▶ _Work order_
Reproduce, word for word, the stretch of items from the one containing "Andis 74150 GTX-EXO" through the one containing "SBOX Sbox USB->Micro", with both of those included.

▶ _The data_
--- --- ---

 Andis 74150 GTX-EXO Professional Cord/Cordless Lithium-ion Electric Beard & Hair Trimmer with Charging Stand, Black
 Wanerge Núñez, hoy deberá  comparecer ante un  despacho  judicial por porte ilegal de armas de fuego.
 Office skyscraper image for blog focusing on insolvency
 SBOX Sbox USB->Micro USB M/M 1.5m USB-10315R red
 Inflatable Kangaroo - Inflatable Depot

--- --- ---

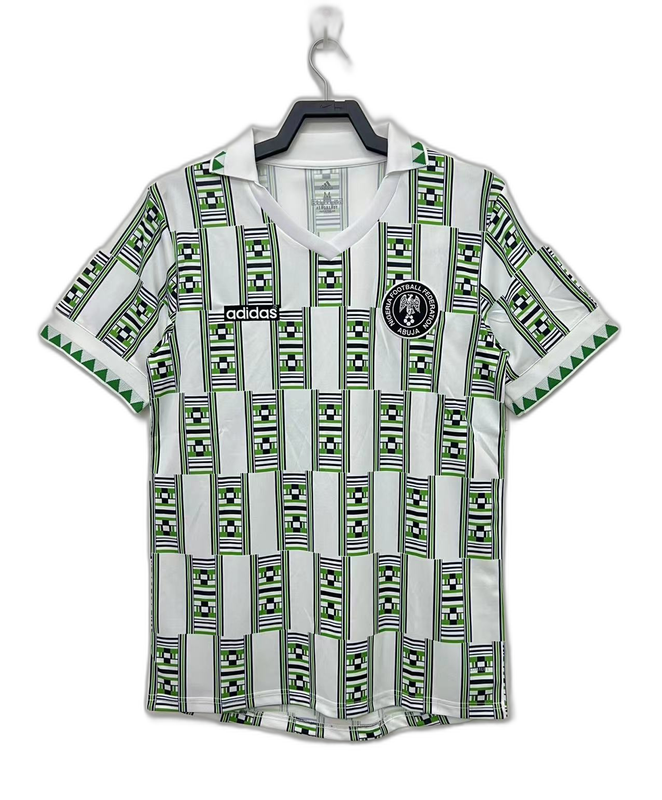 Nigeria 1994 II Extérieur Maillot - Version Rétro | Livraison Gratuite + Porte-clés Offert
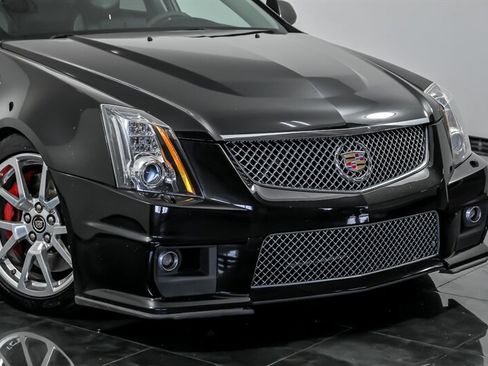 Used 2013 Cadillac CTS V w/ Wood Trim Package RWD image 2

--- --- ---

▶ _Solution_
 Andis 74150 GTX-EXO Professional Cord/Cordless Lithium-ion Electric Beard & Hair Trimmer with Charging Stand, Black
 Wanerge Núñez, hoy deberá  comparecer ante un  despacho  judicial por porte ilegal de armas de fuego.
 Office skyscraper image for blog focusing on insolvency
 SBOX Sbox USB->Micro USB M/M 1.5m USB-10315R red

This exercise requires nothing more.